Please reproduce the rows word for word, beginning at the line that has "How far removed" and continuing through the end of the rows. Leave the pictures out of your answer.

> [DATASET ENTRIES]
──────────────────────────────
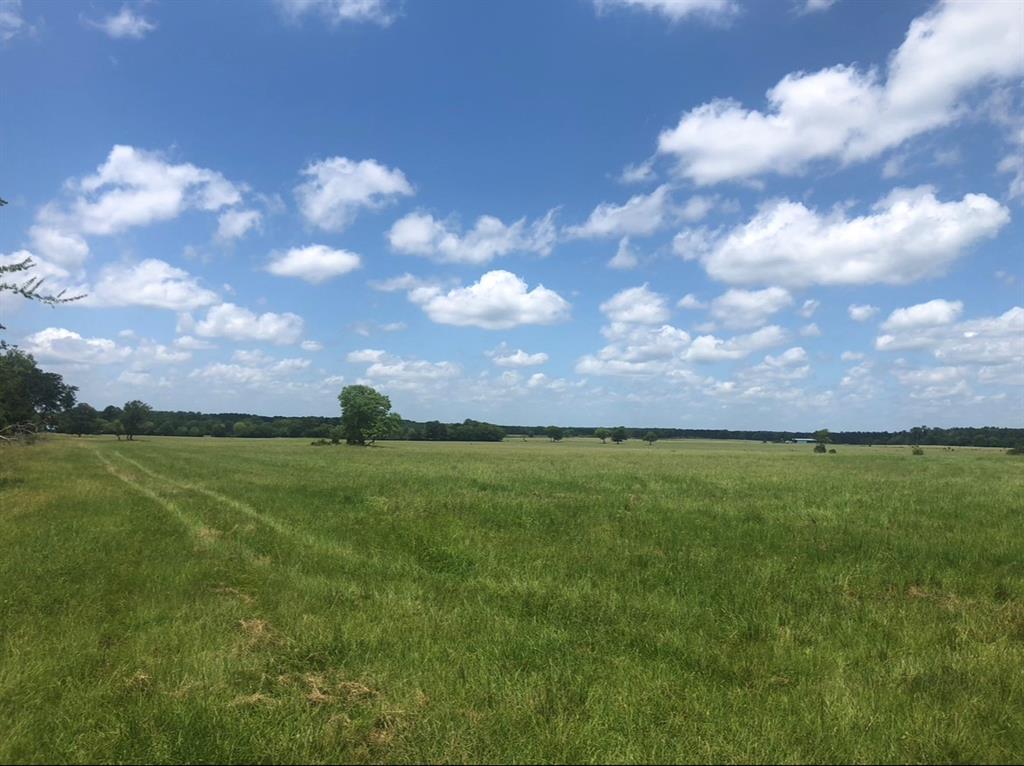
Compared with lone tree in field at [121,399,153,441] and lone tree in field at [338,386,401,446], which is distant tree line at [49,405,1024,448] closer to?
lone tree in field at [121,399,153,441]

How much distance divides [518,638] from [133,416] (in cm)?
14788

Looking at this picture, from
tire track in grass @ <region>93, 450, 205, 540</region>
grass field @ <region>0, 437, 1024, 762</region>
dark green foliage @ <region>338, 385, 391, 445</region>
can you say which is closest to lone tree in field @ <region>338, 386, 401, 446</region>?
dark green foliage @ <region>338, 385, 391, 445</region>

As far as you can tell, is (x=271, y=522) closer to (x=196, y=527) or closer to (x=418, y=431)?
(x=196, y=527)

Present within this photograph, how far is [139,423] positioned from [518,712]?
15121 centimetres

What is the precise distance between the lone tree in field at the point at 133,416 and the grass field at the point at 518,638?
133809 millimetres

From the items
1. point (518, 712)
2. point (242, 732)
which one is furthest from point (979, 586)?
point (242, 732)

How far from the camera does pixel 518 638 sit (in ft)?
25.9

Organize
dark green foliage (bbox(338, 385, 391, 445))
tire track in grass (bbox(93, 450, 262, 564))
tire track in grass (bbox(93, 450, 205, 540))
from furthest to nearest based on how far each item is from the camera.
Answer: dark green foliage (bbox(338, 385, 391, 445)) → tire track in grass (bbox(93, 450, 205, 540)) → tire track in grass (bbox(93, 450, 262, 564))

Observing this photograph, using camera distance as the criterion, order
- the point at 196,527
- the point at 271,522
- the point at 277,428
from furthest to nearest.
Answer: the point at 277,428
the point at 271,522
the point at 196,527

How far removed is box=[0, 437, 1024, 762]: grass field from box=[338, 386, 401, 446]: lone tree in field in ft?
305

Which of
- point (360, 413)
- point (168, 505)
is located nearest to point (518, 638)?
point (168, 505)

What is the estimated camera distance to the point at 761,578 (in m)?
10.6

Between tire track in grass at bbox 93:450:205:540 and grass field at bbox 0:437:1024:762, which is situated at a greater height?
grass field at bbox 0:437:1024:762

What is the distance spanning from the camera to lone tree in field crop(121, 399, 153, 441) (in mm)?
133000
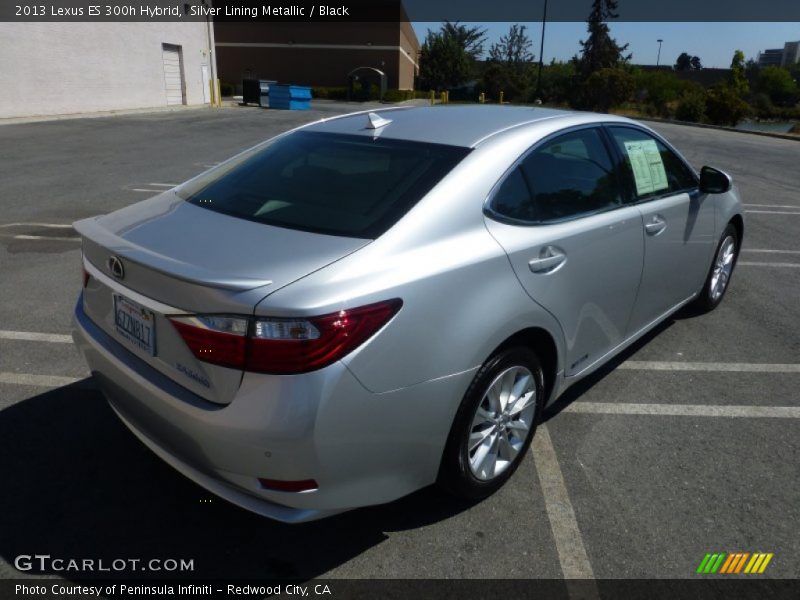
──────────────────────────────
> [TASK SOLUTION]
How far removed is box=[0, 437, 1024, 762]: grass field from box=[338, 386, 401, 446]: lone tree in field in ft?
305

Which of
- point (360, 413)
- point (168, 505)
is located nearest to point (518, 638)?
point (168, 505)

What is the estimated camera distance to the point at 761,578 (in m)?
10.6

Between tire track in grass at bbox 93:450:205:540 and grass field at bbox 0:437:1024:762, which is situated at a greater height?
grass field at bbox 0:437:1024:762

What is the distance spanning from the camera to lone tree in field crop(121, 399, 153, 441) (in mm)?
133000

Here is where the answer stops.